═════ Excerpted passage ═════

Caves are the underground areas in Pikmin 2, of which 14 exist in all. Although there are several overground areas, most treasures are found in caves, so most of the time playing the game is spent down them.
The time of day does not pass while the player is in a cave, and their floors are generated randomly each time, but follow a specific layout scheme. According to earlier versions of the game, this is because the space-time continuum was warped due to the cave's geomagnetic radiation field. The final version's instruction manual simplifies this and simply calls it "a powerful magnetic field".
Caves are entered though holes. To enter one, the player must press / while near it. If the other leader is alive, it'll instantly join the party, regardless of distance. Any Pikmin under the current leader's control will jump down with them, and any that are idle, working, or on an idle leader's group will return safely to their Onions. Once the player enters a cave, there is no way to increase Pikmin population save for Bulbmin and/or Queen Candypop Buds. It is not possible to enter a cave without Pikmin.
Most objects respawn between visits to the same cave, including enemies. Treasures will not reappear once collected, and some Candypop Buds that have a maximum Pikmin requirement will also not show up.
Inside a cave, if both leaders lose all their health or all Pikmin die, the research pod will cancel the expedition, losing the collected treasures in the process, and then bring them to the overworld. A mission can also be aborted manually by using the pause menu.
The other Pikmin games do not have caves like the ones in Pikmin 2, but have underground locations regardless. Pikmin has The Forest Navel, Pikmin 3 has underground sections within its main areas, and Hey! Pikmin has some cave-themed levels.
List of caves
Each cave is divided into several sublevels. Each sublevel consists of a small area, that gets randomly generated every time it is entered, and will usually have at least one treasure and a few enemies. The shortest cave – Emergence Cave – has two sublevels and the longest – Hole of Heroes – has fifteen.
When a cave is entered, the player will land in its first sublevel, and will be able to proceed through that cave's sublevels in order through the use of holes. When, / is pressed near a hole, all Pikmin and live leaders will jump down the hole, landing in the next sublevel. Planted Pikmin will remain in the same sublevel and be lost forever. Some sublevels have geysers that allow the player to safely leave a cave from that sublevel.

═════ Record excerpts ═════

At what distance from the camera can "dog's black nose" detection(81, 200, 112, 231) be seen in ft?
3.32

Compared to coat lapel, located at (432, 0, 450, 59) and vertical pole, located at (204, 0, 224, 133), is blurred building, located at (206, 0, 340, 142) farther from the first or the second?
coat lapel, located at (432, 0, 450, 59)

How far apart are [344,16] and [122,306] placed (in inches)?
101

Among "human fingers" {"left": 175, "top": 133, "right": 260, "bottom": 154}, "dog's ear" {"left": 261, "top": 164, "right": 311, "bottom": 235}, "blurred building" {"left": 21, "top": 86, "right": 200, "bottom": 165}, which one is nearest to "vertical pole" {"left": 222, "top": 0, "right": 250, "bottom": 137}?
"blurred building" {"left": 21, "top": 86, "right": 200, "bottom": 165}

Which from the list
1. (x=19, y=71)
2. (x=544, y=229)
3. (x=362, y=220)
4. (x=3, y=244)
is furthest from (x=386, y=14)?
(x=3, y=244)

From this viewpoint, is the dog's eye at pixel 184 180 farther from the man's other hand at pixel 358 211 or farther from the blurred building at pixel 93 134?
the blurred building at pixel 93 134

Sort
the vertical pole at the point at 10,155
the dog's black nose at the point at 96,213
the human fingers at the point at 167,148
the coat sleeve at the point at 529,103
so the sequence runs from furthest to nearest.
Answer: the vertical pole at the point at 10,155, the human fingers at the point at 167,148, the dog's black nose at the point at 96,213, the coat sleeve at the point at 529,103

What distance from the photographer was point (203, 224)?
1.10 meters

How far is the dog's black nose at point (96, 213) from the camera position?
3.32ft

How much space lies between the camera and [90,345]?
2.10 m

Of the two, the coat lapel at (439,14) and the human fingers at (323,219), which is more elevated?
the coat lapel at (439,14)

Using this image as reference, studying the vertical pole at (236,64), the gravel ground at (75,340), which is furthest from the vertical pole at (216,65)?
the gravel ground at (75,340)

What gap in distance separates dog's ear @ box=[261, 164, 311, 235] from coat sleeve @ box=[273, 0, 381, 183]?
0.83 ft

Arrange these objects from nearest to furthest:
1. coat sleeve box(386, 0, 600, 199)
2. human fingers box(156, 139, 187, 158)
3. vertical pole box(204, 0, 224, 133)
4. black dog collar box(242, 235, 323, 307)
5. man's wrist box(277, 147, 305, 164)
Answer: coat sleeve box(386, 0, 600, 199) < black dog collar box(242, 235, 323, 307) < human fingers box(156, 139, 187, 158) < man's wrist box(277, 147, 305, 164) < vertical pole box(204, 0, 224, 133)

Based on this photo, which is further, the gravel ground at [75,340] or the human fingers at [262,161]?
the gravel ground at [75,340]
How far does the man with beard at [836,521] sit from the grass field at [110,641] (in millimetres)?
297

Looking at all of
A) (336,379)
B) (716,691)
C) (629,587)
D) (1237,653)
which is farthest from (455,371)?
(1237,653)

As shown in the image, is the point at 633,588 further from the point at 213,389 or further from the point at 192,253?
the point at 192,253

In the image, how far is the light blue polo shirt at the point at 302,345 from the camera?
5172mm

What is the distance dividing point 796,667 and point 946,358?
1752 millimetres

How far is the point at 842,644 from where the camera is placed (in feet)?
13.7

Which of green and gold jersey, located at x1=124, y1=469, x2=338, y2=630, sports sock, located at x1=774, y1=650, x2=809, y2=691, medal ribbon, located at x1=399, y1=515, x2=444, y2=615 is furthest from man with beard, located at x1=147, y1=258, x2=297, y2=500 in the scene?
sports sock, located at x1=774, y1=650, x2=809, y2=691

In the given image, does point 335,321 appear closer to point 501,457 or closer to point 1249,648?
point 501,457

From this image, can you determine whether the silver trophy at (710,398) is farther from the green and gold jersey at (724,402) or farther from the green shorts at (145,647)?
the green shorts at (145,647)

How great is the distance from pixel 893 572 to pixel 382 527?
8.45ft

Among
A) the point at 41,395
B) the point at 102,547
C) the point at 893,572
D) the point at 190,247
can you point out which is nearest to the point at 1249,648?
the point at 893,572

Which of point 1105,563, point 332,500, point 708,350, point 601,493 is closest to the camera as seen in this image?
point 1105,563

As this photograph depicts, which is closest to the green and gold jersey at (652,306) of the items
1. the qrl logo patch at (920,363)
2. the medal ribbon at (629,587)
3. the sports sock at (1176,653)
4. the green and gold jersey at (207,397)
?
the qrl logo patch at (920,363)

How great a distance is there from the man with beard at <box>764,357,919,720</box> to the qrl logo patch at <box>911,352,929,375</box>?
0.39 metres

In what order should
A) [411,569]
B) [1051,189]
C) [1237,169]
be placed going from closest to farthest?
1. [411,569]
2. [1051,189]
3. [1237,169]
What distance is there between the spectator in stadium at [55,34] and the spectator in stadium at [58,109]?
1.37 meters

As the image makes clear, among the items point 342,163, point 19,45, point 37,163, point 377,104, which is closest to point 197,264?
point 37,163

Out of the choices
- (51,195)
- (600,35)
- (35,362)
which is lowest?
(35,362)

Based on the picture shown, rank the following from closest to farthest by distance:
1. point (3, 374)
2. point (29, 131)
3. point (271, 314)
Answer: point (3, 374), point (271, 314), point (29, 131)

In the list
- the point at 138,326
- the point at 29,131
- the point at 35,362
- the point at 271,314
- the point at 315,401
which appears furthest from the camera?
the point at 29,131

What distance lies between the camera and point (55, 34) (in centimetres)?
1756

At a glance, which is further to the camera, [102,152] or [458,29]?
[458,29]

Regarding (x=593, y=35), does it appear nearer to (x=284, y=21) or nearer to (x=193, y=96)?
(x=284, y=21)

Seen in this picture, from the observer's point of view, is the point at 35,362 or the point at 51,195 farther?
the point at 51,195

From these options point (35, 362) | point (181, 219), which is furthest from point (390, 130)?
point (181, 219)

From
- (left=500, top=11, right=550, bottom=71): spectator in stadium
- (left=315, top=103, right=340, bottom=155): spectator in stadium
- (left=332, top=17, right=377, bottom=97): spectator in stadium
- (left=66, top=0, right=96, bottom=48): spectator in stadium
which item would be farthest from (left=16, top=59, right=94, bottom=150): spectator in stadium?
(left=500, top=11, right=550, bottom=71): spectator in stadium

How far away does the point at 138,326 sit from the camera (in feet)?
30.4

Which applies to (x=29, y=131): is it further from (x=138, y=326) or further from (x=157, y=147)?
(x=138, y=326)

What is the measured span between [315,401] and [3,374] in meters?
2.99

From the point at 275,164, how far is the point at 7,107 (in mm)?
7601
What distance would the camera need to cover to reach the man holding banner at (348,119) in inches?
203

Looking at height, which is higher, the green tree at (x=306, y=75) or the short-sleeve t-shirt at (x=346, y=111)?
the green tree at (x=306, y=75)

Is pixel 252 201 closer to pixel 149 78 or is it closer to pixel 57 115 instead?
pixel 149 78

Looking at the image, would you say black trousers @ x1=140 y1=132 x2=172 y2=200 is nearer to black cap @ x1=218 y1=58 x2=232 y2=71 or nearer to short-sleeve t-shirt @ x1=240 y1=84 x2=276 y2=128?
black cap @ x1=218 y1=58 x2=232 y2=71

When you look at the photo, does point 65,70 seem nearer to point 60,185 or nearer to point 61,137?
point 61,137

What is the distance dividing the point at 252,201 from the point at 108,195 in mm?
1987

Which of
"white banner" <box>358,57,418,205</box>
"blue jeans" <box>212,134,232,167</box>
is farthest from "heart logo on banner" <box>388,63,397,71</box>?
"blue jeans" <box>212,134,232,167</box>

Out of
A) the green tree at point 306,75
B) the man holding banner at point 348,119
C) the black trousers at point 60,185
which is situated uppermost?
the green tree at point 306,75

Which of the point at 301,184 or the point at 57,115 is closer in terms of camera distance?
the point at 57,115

═════

▸ **Task goal**:
Carry on the passage about caves in Pikmin 2, beginning directly after its final sentence and keeping its encyclopedic style.

▸ **Final result**:
Every time a sublevel is entered, the game is saved, so if the player turns the game off and then back on again, they will start in the same sublevel, but it will be generated randomly again.
Sublevels can be roughly categorized into three types:
Normal levels usually have a few harmful enemies, and sometimes don't have any treasure.
Rest levels either lack enemies or only have harmless enemies (exceptions being Doodlebugs and Bulbmin). Rest levels have Pikmin-supporting items, such as nectar, ultra-bitter spray, ultra-spicy spray, or Candypop Buds. These levels usually lack treasures, and feature special ambient music. Most rest levels also have a geyser available, so the player can return to the surface if they have a low number of Pikmin.
Boss levels contain one or more large bosses, are usually the final level of a cave. The only cave without a boss level is the Emergence Cave, and the one with the most is the Hole of Heroes. When the boss is defeated, it often drops an upgrade for the leaders' space suits or ship.
To enter a cave, the leaders and Pikmin must dive into a hole. To go from one sublevel to the next, they must also go down a similar hole.
The holes are round, rocky mounds, with a small hole in them. On the cave entrance hole, if the cave has uncollected treasure, wisps of steam will come out, and the screen will become foggy when the hole is approached. Inside a cave, the hole to a next sublevel will always contain steam, but will not fog the screen.
To enter a hole, the player must simply press / when their leader is close to it, then confirm this action in a dialog box.
Even though most sublevels are randomly generated, there are consistent themes shared between them. The following is a list of themes used in the game, based on what the units are called in the game's files.
Some caves have a background (also called a "skybox", or "VRBOX", as they're known internally), as a wall and/or bottom way off in the distance. Because they're so far away, it may be hard to see them over the fog and lighting. Designs that are meant to give off the idea that the leaders and Pikmin are enclosed in a burrow do not have a background, but other sublevels normally do. There can be any sort of sublevel theme and background combination.
When a sublevel is entered, the game generates it randomly; it starts by building random terrain, and then populates it with random objects.
A sublevel's terrain is composed of several cave units stitched together. Each unit can be a dead end, a corridor, or a room, and has some spots where objects can spawn; each spot contains data about the amount and type of object that can spawn there. In each sublevel's configuration, there is data about which cave units it is allowed to use, and data about how the dead ends, corridors, and rooms should work in terms of quantities. The game then uses this information to randomly create and connect cave units.
Each sublevel's configuration also has information about what objects to spawn. Entries listed in this information specify what type they are, what object to spawn, a minimum amount, a random filler weight, spawn location, and some other properties. Depending on these properties, different entries are processed differently by the game. With this in mind, entries can be thought of as belonging to one of five different "categories". As a general rule, the "main" category contains enemies, the "decorative" category contains plants, the "treasure" category contains loose treasures, the "gate" category contains gates, and the "dead end" category contains objects specifically meant to appear in dead ends.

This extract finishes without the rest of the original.